Früher war of die Rede von codierten Zeugnissen.
Katrin Juntke:
"Geheimcodes"  werden in Arbeitszeugnissen so gut wie nicht mehr verwendet. Viele Unternehmen bekennen sich zu uncodierten Arbeitszeugnissen. Und dennoch wird auch heute noch argwöhnisch nach Kritik zwischen den Zeilen gesucht. In der Praxis werden negative Beurteilungen überwiegend dadurch zum Ausdruck gebracht, dass die entsprechende Beurteilung einfach weggelassen wird.

Und worüber sollte nicht geurteilt werden?
Katrin Juntke:
Zurückhaltung ist bei mehrdeutigen und fehlinterpretierbaren Aussagen zu persönlichen Eigenschaften oder Charakterzügen geboten, die Diskriminierungspotenziale bergen. So zum Beispiel Aussagen zum Humor, zum fröhlichen Wesen, zum Erscheinungsbild, und so weiter. 

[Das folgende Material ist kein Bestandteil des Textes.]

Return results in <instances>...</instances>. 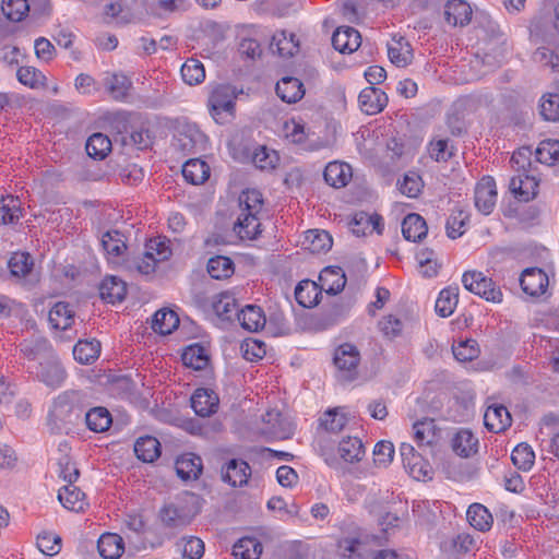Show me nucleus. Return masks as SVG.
Returning a JSON list of instances; mask_svg holds the SVG:
<instances>
[{
    "mask_svg": "<svg viewBox=\"0 0 559 559\" xmlns=\"http://www.w3.org/2000/svg\"><path fill=\"white\" fill-rule=\"evenodd\" d=\"M176 2H109L105 7V19L108 23L127 24L153 17L164 19L176 11Z\"/></svg>",
    "mask_w": 559,
    "mask_h": 559,
    "instance_id": "f257e3e1",
    "label": "nucleus"
},
{
    "mask_svg": "<svg viewBox=\"0 0 559 559\" xmlns=\"http://www.w3.org/2000/svg\"><path fill=\"white\" fill-rule=\"evenodd\" d=\"M263 206V198L260 191L252 189L243 191L239 195V214L234 230L241 239H253L260 233L258 214Z\"/></svg>",
    "mask_w": 559,
    "mask_h": 559,
    "instance_id": "f03ea898",
    "label": "nucleus"
},
{
    "mask_svg": "<svg viewBox=\"0 0 559 559\" xmlns=\"http://www.w3.org/2000/svg\"><path fill=\"white\" fill-rule=\"evenodd\" d=\"M241 91L230 84H218L212 87L209 96V109L217 123H224L234 115L235 100Z\"/></svg>",
    "mask_w": 559,
    "mask_h": 559,
    "instance_id": "7ed1b4c3",
    "label": "nucleus"
},
{
    "mask_svg": "<svg viewBox=\"0 0 559 559\" xmlns=\"http://www.w3.org/2000/svg\"><path fill=\"white\" fill-rule=\"evenodd\" d=\"M360 353L358 348L345 343L335 348L333 364L336 369V378L341 382H352L358 377Z\"/></svg>",
    "mask_w": 559,
    "mask_h": 559,
    "instance_id": "20e7f679",
    "label": "nucleus"
},
{
    "mask_svg": "<svg viewBox=\"0 0 559 559\" xmlns=\"http://www.w3.org/2000/svg\"><path fill=\"white\" fill-rule=\"evenodd\" d=\"M462 284L464 288L487 301L500 304L503 299V294L500 287L483 272L466 271L462 275Z\"/></svg>",
    "mask_w": 559,
    "mask_h": 559,
    "instance_id": "39448f33",
    "label": "nucleus"
},
{
    "mask_svg": "<svg viewBox=\"0 0 559 559\" xmlns=\"http://www.w3.org/2000/svg\"><path fill=\"white\" fill-rule=\"evenodd\" d=\"M91 405L90 396L83 391H66L58 395L53 402V414L61 420H71V417L80 416Z\"/></svg>",
    "mask_w": 559,
    "mask_h": 559,
    "instance_id": "423d86ee",
    "label": "nucleus"
},
{
    "mask_svg": "<svg viewBox=\"0 0 559 559\" xmlns=\"http://www.w3.org/2000/svg\"><path fill=\"white\" fill-rule=\"evenodd\" d=\"M206 135L198 126L187 123L181 126L175 135L174 146L183 154H194L206 148Z\"/></svg>",
    "mask_w": 559,
    "mask_h": 559,
    "instance_id": "0eeeda50",
    "label": "nucleus"
},
{
    "mask_svg": "<svg viewBox=\"0 0 559 559\" xmlns=\"http://www.w3.org/2000/svg\"><path fill=\"white\" fill-rule=\"evenodd\" d=\"M400 455L406 472L416 480H427L432 477V468L420 453L407 442L401 443Z\"/></svg>",
    "mask_w": 559,
    "mask_h": 559,
    "instance_id": "6e6552de",
    "label": "nucleus"
},
{
    "mask_svg": "<svg viewBox=\"0 0 559 559\" xmlns=\"http://www.w3.org/2000/svg\"><path fill=\"white\" fill-rule=\"evenodd\" d=\"M100 245L109 264L121 266L126 262L128 247L126 238L120 231L107 230L102 235Z\"/></svg>",
    "mask_w": 559,
    "mask_h": 559,
    "instance_id": "1a4fd4ad",
    "label": "nucleus"
},
{
    "mask_svg": "<svg viewBox=\"0 0 559 559\" xmlns=\"http://www.w3.org/2000/svg\"><path fill=\"white\" fill-rule=\"evenodd\" d=\"M261 433L278 440H285L293 436V424L277 409H270L262 416Z\"/></svg>",
    "mask_w": 559,
    "mask_h": 559,
    "instance_id": "9d476101",
    "label": "nucleus"
},
{
    "mask_svg": "<svg viewBox=\"0 0 559 559\" xmlns=\"http://www.w3.org/2000/svg\"><path fill=\"white\" fill-rule=\"evenodd\" d=\"M498 192L496 181L490 176H484L475 186L474 203L484 215H489L497 203Z\"/></svg>",
    "mask_w": 559,
    "mask_h": 559,
    "instance_id": "9b49d317",
    "label": "nucleus"
},
{
    "mask_svg": "<svg viewBox=\"0 0 559 559\" xmlns=\"http://www.w3.org/2000/svg\"><path fill=\"white\" fill-rule=\"evenodd\" d=\"M520 284L525 294L537 297L546 293L549 278L542 269L528 267L522 272Z\"/></svg>",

Wann kann ein Arbeitnehmer ein Zeugnis ablehnen?
Katrin Juntke:
Wenn die Pflicht zur wohlwollenden Formulierung nicht eingehalten wird. Besteht ein Arbeitnehmer auf eine bessere Zeugnisformulierung, sollte er das Gespräch mit dem Verfasser suchen und die Änderungswünsche anbringen – diese muss er nötigenfalls beweisen können. Ebenso müsse der Arbeitgeber die Gründe für ein schlechtes Zeugnis dokumentieren können. 

Das Verfassen eines rechtlich und inhaltlich korrekten Zeugnisses ist bestimmt auch eine sprachliche Herausforderung?
Katrin Juntke:
Die rechtliche Verpflichtung sowie die wohlwollende Beurteilung sicherzustellen, sorgt beim Verfasser oft für einen heissen Kopf. Ein Zeugnis zu schreiben wird somit für so manchen Personalverantwortlichen zum sprachlichen Balanceakt. Erschwerend kommt hinzu, dass die Verbindung von Wahrheit und Wohlwollen durch indirekte oder „zwischen den Zeilen“ versteckte Kritik riskant ist. Profis haben wahrscheinlich mehr Übung, um differenzierte, aussagekräftige Zeugnisse zu erzielen als jene Verfasser, die einmal pro Quartal ein Zeugnis verfassen. Mittel- und Kleinbetriebe stehen hier oft vor einer grösseren Hürde, da die direkten Vorgesetzten das Zeugnis selber formulieren müssen und keine Unterstützung von einer Personalabteilung in Anspruch nehmen können. Externe Spezialisten leisten dabei Unterstützung für ein individuelles Zeugnis.